Why Wholesale Cuts Matter to Home Cooks
You don’t need to be a butcher to benefit from understanding primals. When you buy a whole pork loin, a full beef brisket, or a bone-in leg of lamb, you’re essentially buying at the wholesale or subprimal level. This is common at warehouse clubs, from online meat suppliers, and at butcher shops that sell by the piece rather than pre-portioned.
Buying at this level is almost always cheaper per pound than buying retail cuts, because you’re taking on the work of trimming and portioning yourself. A whole pork loin that you slice into chops at home costs significantly less than the same chops sold individually in a grocery case. The tradeoff is that you need some basic equipment and a willingness to handle a larger piece of meat.
Breaking Down a Primal at Home
If you plan to portion wholesale cuts yourself, the right tools make a real difference in both safety and results. Oregon State University’s extension service recommends a 10- or 12-inch breaking knife for the initial separation of large primals, where you need blade length to cut through thick muscle and fat in a single stroke. For finer work like trimming fat, separating muscles along their natural seams, and cutting around bone, a 5- or 6-inch flexible curved boning knife is the workhorse.
Safety gear matters more than most home cooks realize. A boning hook, held in your non-cutting hand, lets you grip and manipulate the meat without putting your fingers near the blade. Cut-resistant gloves, typically made of stainless steel mesh, protect your non-dominant hand during close knife work. These aren’t just for professionals. A sharp boning knife and a slippery piece of raw meat is one of the more hazardous combinations in a home kitchen.
Storing Wholesale Cuts
Larger cuts have some storage advantages over retail portions. Vacuum-sealed subprimals purchased from a packer or warehouse store can last up to two weeks in the refrigerator at 40°F or below, as long as the seal stays intact. Once you open the packaging or portion the meat into retail cuts, the clock speeds up considerably because more surface area is exposed to air and bacteria.

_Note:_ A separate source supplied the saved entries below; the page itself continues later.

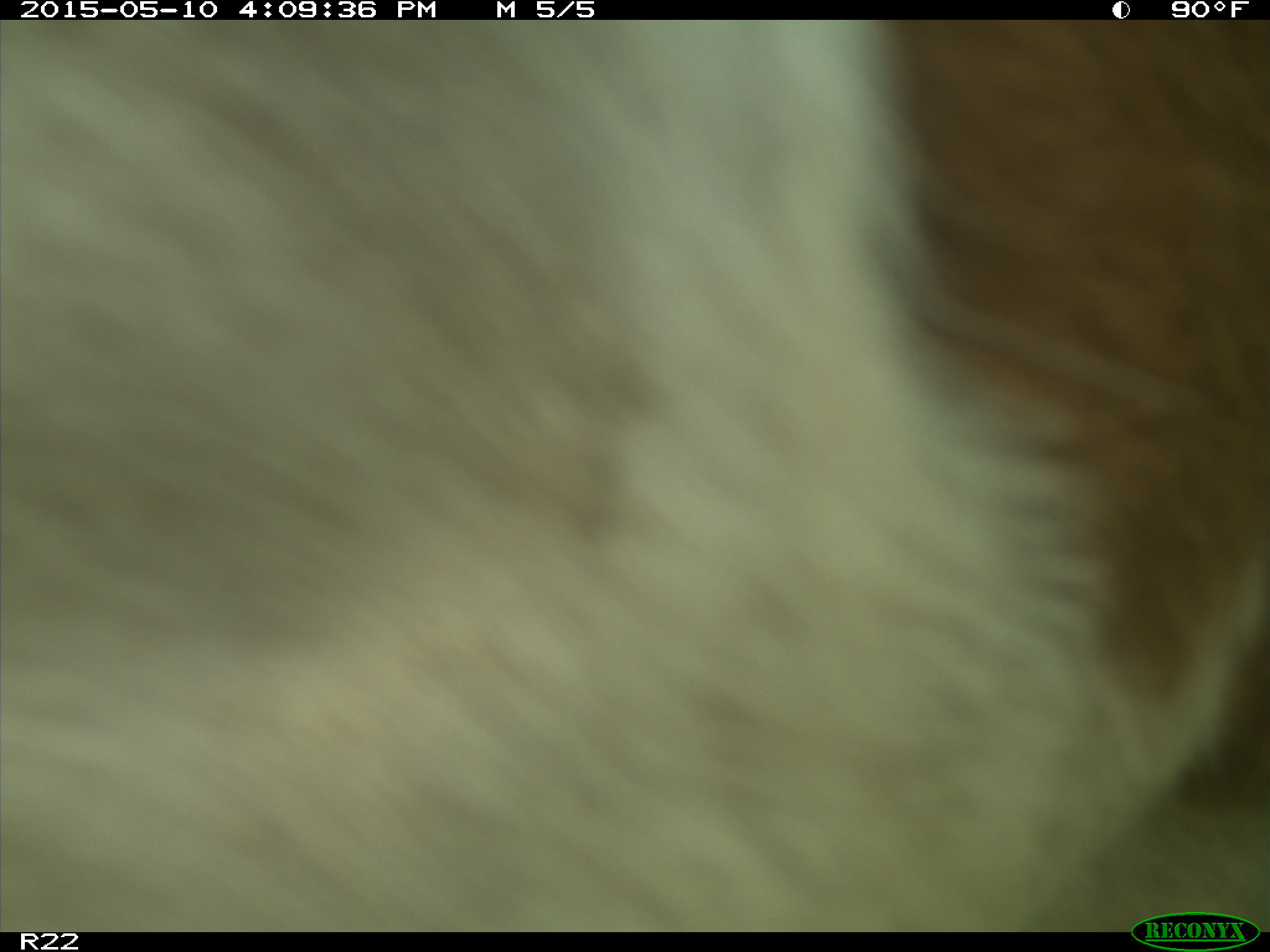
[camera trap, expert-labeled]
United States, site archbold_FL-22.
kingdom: Animalia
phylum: Chordata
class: Mammalia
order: Artiodactyla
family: Bovidae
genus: Bos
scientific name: Bos taurus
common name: domestic cow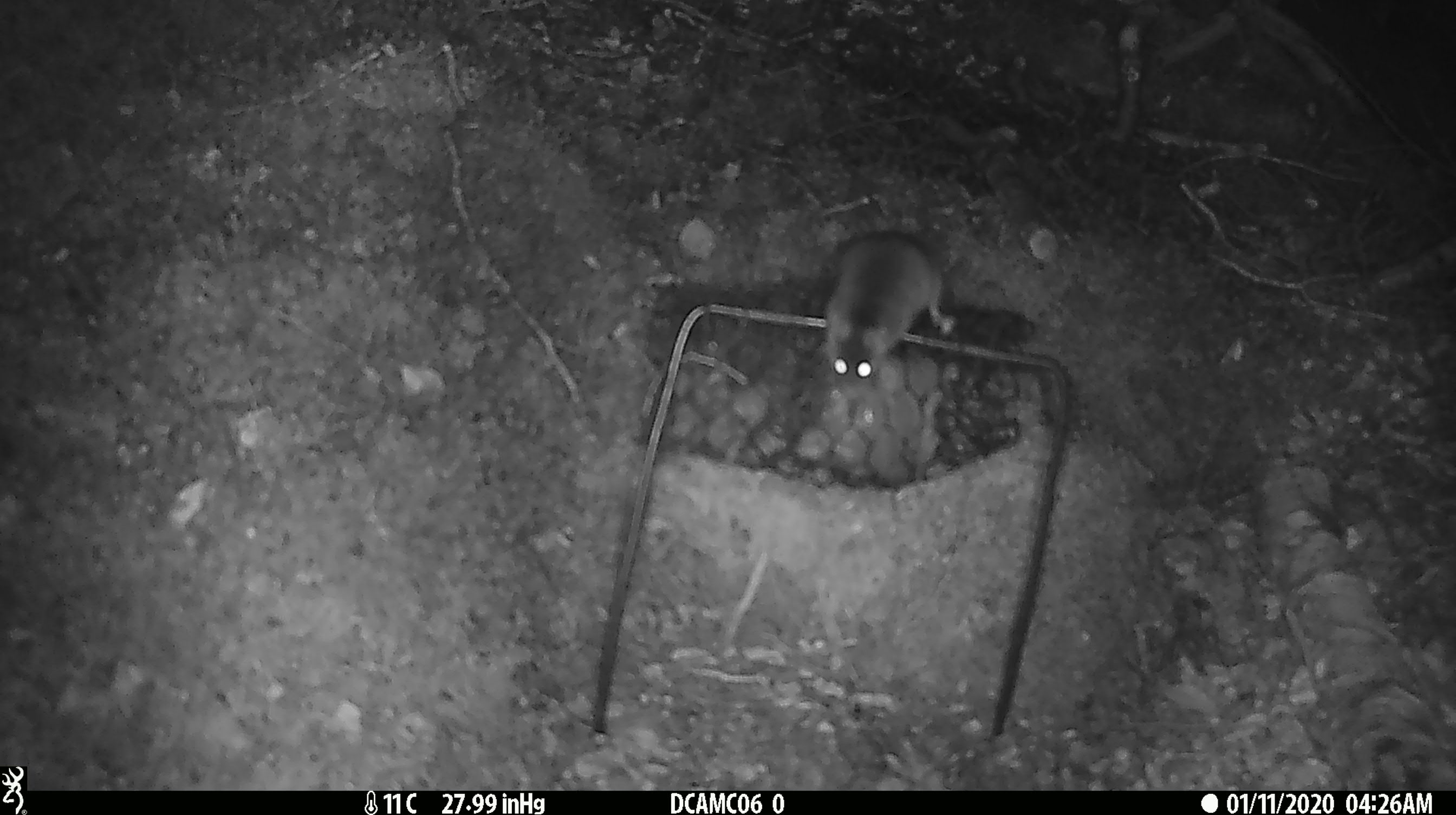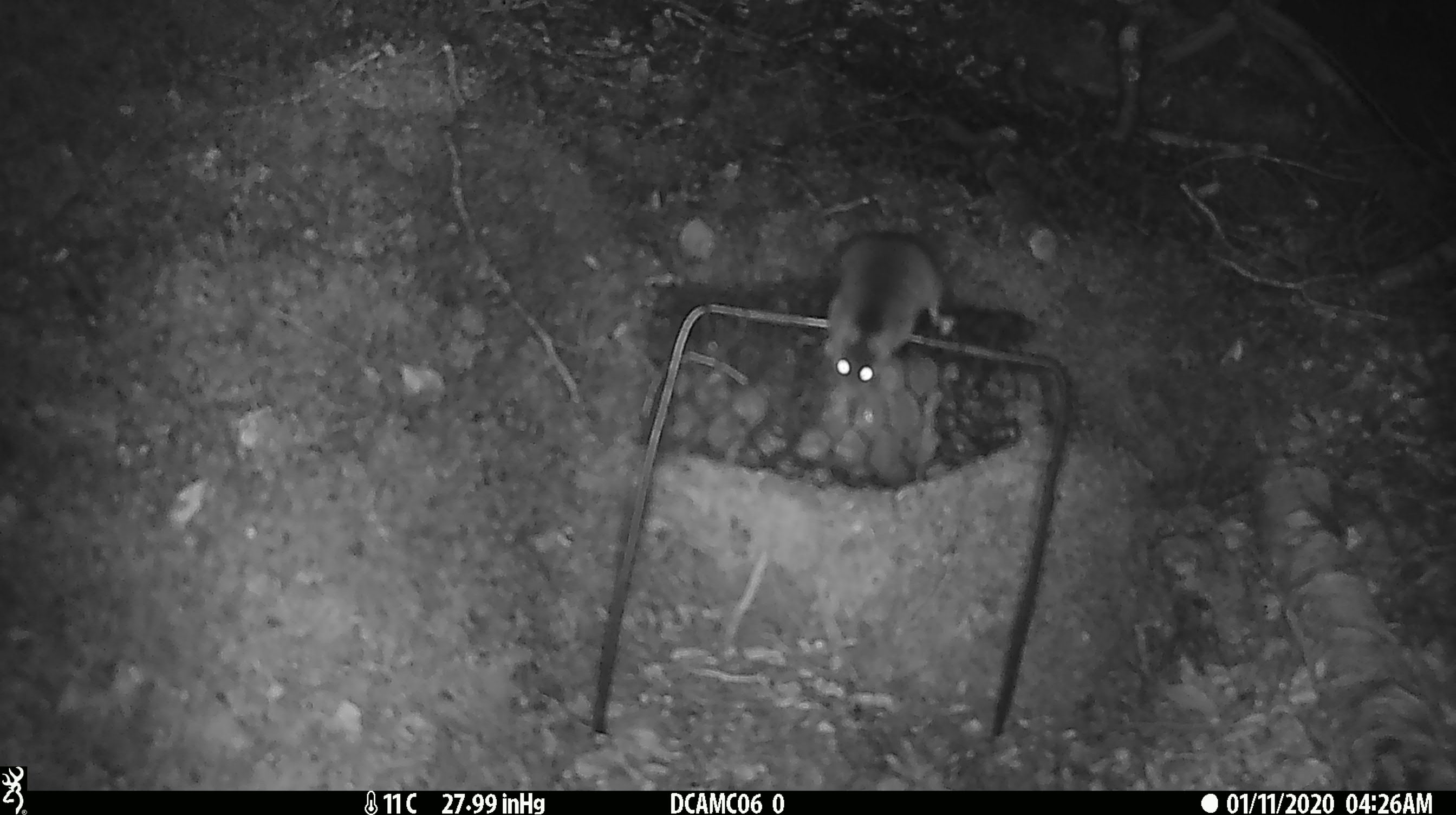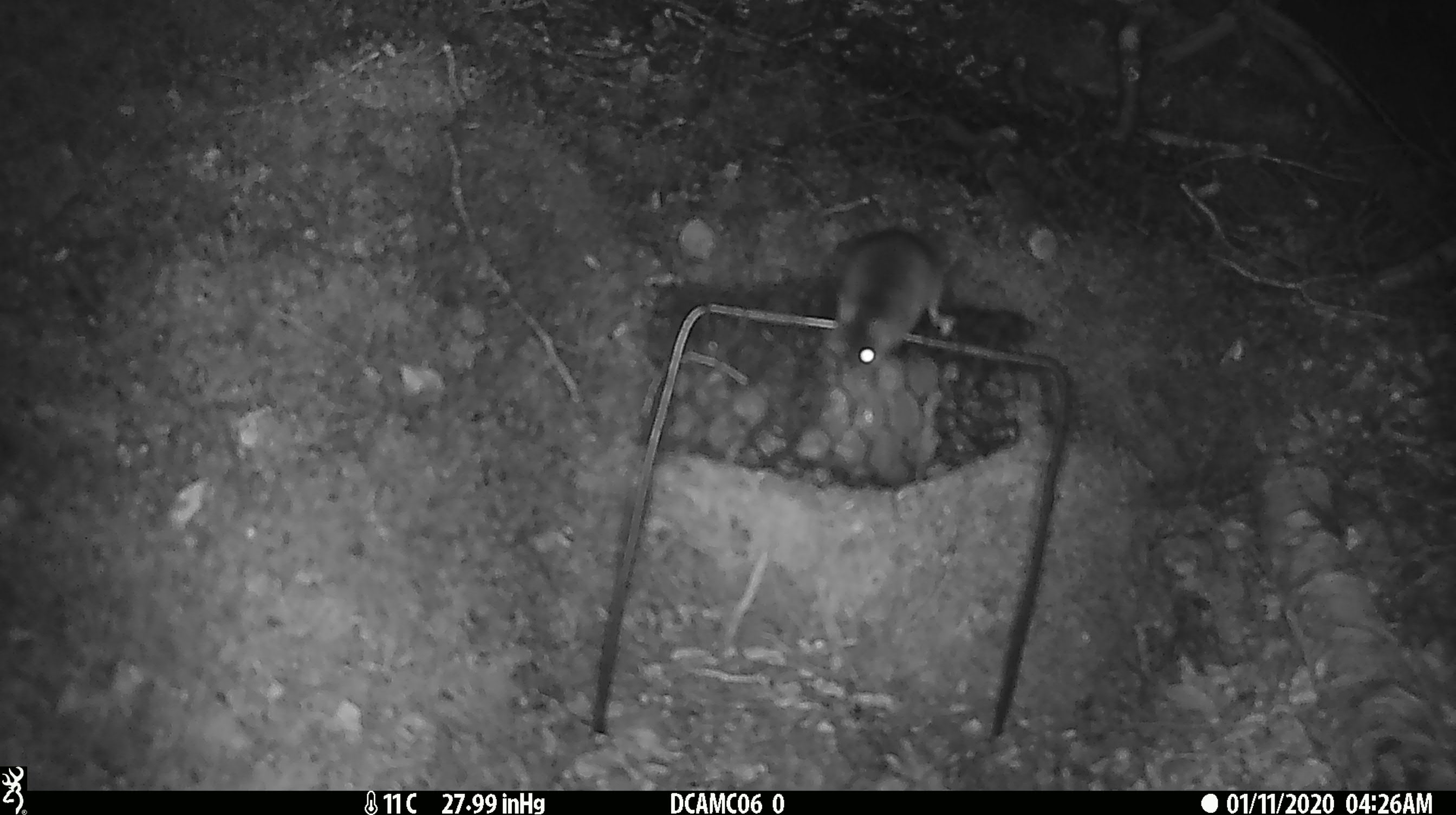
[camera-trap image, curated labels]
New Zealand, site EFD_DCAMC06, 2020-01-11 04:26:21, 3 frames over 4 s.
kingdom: Animalia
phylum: Chordata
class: Mammalia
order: Rodentia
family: Muridae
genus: Mus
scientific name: Mus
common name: mouse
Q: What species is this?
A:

For longer storage, freezing at 0°F or below keeps meat safe indefinitely, though quality gradually declines. Vacuum-sealed portions hold up best in the freezer because the lack of air exposure prevents freezer burn. If you’re buying a whole primal to portion at home, a practical approach is to cut it into meal-sized portions, vacuum seal each one, and freeze what you won’t use within a few days.